::: Текст для чтения :::
Юрий Авербах - О чем молчат фигуры
Ответ последовал незамедлительно — 12 октября:
«Подтверждаю получение Вашего письма от 8 октября. В связи с тем, что я в принципе принял вызов Боголюбова от 28 августа на матч, который должен состояться в 1929 году, я сожалею, что одновременно не предусмотрел возможности еще одного матча на первенство мира. Тем не менее я принял во внимание Ваше письмо и написал Боголюбову, предоставив ему трехмесячную отсрочку (до 15 января 1929 года), пока он не даст мне гарантий, предусмотренных Лондонским соглашением 1922 года.
В случае, если мой матч с Боголюбовым состоится и я смогу сохранить свое звание, буду готов принять Ваш вызов по окончании этого матча… Письмо господина Ледерера, упоминаемое Вами, не носит официального характера, поэтому я рассматриваю Ваш вызов со времени его отправления, т. е. с 8 октября.
Поступая таким образом, я исхожу из условий, предложенных Вами, когда Вы были чемпионом мира и которые всегда считал справедливыми».
Можно себе представить реакцию Капабланки, когда он получил этот ответ.
Говоря языком шахмат, это был «ход», которого кубинец не предвидел и «просрочил время» — тянул, тянул с вызовом и опоздал!
::: Раздел данных :::
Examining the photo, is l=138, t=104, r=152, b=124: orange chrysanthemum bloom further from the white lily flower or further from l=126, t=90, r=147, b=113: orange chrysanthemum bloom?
:::
**Задания для выполнения**
A - Перепишите дословно фрагмент текста о письме от 12 октября начиная со слов «Можно себе представить» и заканчивая словами «вызовом и опоздал!» включительно.
B - Определите, согласуются ли с текстом о письме от 12 октября следующие утверждения. На каждое ответьте «да» или «нет» и точно процитируйте слова текста, которые это решают.
(i) Боголюбову была дана отсрочка до 15 января 1929 года.
(ii) Автор письма считает письмо господина Ледерера официальным.
(iii) Ответ был отправлен 8 октября.
C - Продолжите текст о письме от 12 октября, начиная сразу после его последнего предложения.
Перечень представляет собой отдельный материал и к тексту не относится.

**Результаты заданий**
A -
Можно себе представить реакцию Капабланки, когда он получил этот ответ.
Говоря языком шахмат, это был «ход», которого кубинец не предвидел и «просрочил время» — тянул, тянул с вызовом и опоздал!

B -
(i) Да: «предоставив ему трехмесячную отсрочку (до 15 января 1929 года)».
(ii) Нет: «Письмо господина Ледерера, упоминаемое Вами, не носит официального характера».
(iii) Нет: «Ответ последовал незамедлительно — 12 октября».

C -
Еще в конце августа, через три дня после победоносного окончания турнира в Бад-Киссингене, Боголюбов отправил Алехину официальный вызов.
«Глубокоуважаемый г-н Алехин! Настоящим имею честь официально вызвать Вас на матч на первенство мира и буду признателен, если Вы поставите меня в известность, согласны ли Вы в принципе играть этот матч в течение 1929 года».
Письмо Боголюбова, было написано на немецком языке.
11 сентября Алехин ответил из Виши (по-французски!).
«Этими строчками я ставлю Вас в известность, что в принципе принимаю Ваш вызов — первый с тех пор, как я завоевал титул, — и что с моей стороны нет возражений против того, чтобы матч состоялся в 1929 году. Само собой разумеется, что осуществление матча может иметь место только на условиях, выработанных в Лондоне в 1922 году и, кстати сказать, нами обоими подписанных. Окончательное назначение места и времени нашей встречи будет зависеть от тех гарантий, которые на основе вышеуказанного соглашения Вы сами или заинтересованные организации смогут мне предложить».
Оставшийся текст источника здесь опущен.